There's much to admire in Hannah Patterson's play that pits town against country, development against conservation, corruption against integrity, love against careers, the big guy against the little guy. But the sheer familiarity of those tropes is the weakest element of the play - we see it all coming.
It's beautifully done though, with some particularly outstanding work from Sean Jackson and Mariah Gale, who look uncannily like a father and daughter and play off each other as an awkward squad of two perfectly. Michael Simkins does what he can with Chase, but he's inevitably more caricature than character.
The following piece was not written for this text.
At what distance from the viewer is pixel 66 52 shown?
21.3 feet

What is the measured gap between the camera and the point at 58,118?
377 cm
Yolanda Kettle has a tough time with homecoming executive Sophie - she's bright, but not bright enough to see that she's being played; she's ambitious, but still provincial in her outlook; and she's sentimental, but established a career in property development, a field that chews up and spits out sentimental types with a ferocious lack of regard.
Laurietta Essien demonstrates the brisk efficiency one expects of a council leader, but the part is underwritten, a glimpse of her hinterland present when she asks Sophie if she knows how hard it has been for an outsider to reach her position. Now that would have made a storyline! Adrian Richards delivers four cameo roles largely (and very effectively) for comic relief.
A word too for Jasmine Swan's work with director Matthew Xia. It's no easy gig to evoke the dunes' salt-tinged tang in the wind and gritty ubiquity of sand in a black box downstairs in Swiss Cottage, but they do pull it off on a tiny traverse stage - super work!
Ultimately, there isn't quite enough narrative energy to sustain the play for its two hours running time, the characters pretty much on tramlines towards their destinations from the first time we meet them until last. Someone - anyone - needed to do something unexpected to inject a little grit into the oyster if the play were to reach its considerable potential.
Oh and my view of that development in the photo? Maybe I'm the wrong person to ask, because destructive as it was of the environment in which I grew up and nostalgic as I am for the views of the ships moored on the Bar that I could see from my parents' bedroom window (like my parents, that's gone forever), I support the Freeport. It brought money, jobs and, most important, hope to a city hollowed out by a century of economic decline. It didn't all work out for the best - it seldom does.
And there's mile after mile of sand dunes all the way up the Lancashire coast if that's your thing.